If you require a proof that monads in general aren't logical sinks in order to refute your claim that we (somehow) rely on IO specifically being a logical sink... then the sophistry is yours, you sanctimonious ass-hat.

### You need a logical sink

I would argue you need a logical sink. If the type system is sophisticated enough to represent any computation then you in effect write the program twice, or with type inference you infer a second program with the same meaning from the first.

What makes a type system useful is that it loses information: "\x y . x + y" does not have the type: "a -> b -> a + b" for a reason. Likewise with side effects we do not want the type to be the exact operations performed, just a list of the types of side effects. This allows us to use constraints on higher rank types to, for example require a function argument may not allocate memory for example.

So a monad is a logical sink for types, but that is what you want. You could argue that the type "Int -> Int" is a logical sink for integer filters, as any filter with that type could be in there.

Remember the type does not change the program, so just because we give a program a monadic type, does not change the program, you could give the same program a non monadic type, and it would still do the same thing.

To put it another way, I don't understand what extra you expect a type to do.

### a line in the sand

"We will bomb you you B52s if you do not let me specify the exact operations performed!!"

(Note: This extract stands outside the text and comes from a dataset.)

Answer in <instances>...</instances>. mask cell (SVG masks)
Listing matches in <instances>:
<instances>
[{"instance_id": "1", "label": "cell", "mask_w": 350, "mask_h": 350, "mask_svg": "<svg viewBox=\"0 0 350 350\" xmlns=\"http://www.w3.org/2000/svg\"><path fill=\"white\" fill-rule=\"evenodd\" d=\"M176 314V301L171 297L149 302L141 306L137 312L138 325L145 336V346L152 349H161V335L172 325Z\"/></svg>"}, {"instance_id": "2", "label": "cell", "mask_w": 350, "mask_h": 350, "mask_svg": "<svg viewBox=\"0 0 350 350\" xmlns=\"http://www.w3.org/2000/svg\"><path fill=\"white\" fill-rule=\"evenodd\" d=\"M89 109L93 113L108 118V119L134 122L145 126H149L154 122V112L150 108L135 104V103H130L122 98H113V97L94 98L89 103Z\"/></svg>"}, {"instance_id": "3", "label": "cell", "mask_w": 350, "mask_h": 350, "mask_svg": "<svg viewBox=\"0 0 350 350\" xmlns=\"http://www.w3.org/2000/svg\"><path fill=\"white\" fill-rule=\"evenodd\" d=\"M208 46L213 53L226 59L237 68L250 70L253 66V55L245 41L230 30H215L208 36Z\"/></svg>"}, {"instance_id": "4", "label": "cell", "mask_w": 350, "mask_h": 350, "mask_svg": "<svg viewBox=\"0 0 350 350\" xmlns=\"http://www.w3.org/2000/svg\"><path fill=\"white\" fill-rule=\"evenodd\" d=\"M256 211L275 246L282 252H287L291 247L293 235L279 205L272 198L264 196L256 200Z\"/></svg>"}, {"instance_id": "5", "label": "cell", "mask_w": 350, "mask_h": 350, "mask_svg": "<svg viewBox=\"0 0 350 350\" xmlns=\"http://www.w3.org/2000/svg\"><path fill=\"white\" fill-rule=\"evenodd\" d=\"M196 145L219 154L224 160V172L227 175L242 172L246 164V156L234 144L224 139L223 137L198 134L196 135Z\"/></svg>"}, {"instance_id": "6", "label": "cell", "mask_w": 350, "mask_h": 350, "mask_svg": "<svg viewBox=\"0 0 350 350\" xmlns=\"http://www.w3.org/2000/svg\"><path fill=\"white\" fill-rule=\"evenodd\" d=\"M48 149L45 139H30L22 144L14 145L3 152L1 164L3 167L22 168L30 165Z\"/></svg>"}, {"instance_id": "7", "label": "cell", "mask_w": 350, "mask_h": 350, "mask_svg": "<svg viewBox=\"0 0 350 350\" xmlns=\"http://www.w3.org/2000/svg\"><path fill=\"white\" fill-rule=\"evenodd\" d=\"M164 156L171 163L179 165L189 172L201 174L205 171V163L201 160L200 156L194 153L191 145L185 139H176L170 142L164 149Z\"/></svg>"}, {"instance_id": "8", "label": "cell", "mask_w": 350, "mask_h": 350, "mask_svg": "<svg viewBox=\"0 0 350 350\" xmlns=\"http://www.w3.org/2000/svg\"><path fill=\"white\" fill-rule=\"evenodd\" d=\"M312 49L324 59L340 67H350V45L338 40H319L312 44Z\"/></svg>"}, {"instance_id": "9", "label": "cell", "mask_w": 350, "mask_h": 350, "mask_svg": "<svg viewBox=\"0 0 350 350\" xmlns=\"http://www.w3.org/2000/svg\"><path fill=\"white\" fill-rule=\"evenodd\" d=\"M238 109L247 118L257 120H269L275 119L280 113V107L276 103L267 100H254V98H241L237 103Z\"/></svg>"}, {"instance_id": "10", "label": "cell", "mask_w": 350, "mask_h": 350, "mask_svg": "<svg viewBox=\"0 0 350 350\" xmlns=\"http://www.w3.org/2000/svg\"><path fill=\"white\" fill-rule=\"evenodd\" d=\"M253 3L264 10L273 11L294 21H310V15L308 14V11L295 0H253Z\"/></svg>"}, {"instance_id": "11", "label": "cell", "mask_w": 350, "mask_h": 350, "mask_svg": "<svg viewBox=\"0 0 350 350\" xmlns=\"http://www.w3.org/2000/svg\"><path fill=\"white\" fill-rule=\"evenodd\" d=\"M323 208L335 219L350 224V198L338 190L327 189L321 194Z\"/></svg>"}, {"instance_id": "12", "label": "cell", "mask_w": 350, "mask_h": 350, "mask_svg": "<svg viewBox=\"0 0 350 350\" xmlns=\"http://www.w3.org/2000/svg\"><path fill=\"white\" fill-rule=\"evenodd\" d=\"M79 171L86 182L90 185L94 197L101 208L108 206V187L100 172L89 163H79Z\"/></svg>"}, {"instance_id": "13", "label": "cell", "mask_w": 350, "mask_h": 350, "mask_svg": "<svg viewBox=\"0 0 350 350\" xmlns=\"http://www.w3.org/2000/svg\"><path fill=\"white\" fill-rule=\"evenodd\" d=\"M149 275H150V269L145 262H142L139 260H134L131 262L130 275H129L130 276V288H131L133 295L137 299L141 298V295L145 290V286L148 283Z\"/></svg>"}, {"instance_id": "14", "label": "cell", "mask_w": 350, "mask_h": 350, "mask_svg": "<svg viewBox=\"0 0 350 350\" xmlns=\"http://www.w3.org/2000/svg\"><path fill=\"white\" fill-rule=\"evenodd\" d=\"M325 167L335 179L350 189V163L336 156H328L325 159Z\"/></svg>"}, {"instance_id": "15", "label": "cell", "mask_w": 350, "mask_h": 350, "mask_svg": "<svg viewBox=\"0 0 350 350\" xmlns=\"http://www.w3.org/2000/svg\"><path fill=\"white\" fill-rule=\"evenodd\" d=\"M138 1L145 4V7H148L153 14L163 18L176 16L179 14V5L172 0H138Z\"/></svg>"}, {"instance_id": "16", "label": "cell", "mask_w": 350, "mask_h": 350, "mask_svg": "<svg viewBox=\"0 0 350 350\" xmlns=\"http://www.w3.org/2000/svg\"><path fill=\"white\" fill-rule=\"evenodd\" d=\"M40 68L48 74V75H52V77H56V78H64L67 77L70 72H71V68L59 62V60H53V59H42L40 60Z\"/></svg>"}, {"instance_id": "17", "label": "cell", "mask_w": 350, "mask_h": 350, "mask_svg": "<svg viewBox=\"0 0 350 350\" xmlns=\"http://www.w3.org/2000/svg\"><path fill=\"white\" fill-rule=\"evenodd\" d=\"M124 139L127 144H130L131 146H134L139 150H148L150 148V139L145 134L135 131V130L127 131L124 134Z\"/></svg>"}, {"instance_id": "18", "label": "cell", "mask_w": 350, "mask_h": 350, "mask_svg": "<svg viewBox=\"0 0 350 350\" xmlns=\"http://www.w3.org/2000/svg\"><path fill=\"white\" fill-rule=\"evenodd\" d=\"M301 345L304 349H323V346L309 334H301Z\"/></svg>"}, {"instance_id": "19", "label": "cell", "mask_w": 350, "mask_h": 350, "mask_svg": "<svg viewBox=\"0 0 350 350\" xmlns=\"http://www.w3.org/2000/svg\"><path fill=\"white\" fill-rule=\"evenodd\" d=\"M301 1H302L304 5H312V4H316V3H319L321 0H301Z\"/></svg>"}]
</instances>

I just mean that one moment we want something that is an equivalence class of operations (e.g. the big wide generic hammer term "IO"), and the next moment we want to break it down further and then we have to invent new types and rework things to get that detail into the static typing. I want that kind of "dialing in" of detail to be really easy and water tight. E.g. "this only writes to the display, not the printer" or "the side effects are not worse than O(n)".

It makes me think of capability approaches to security. I want to have some abstract generic infrastructure that lets me dial in what i want to dis/allow or track and monitor.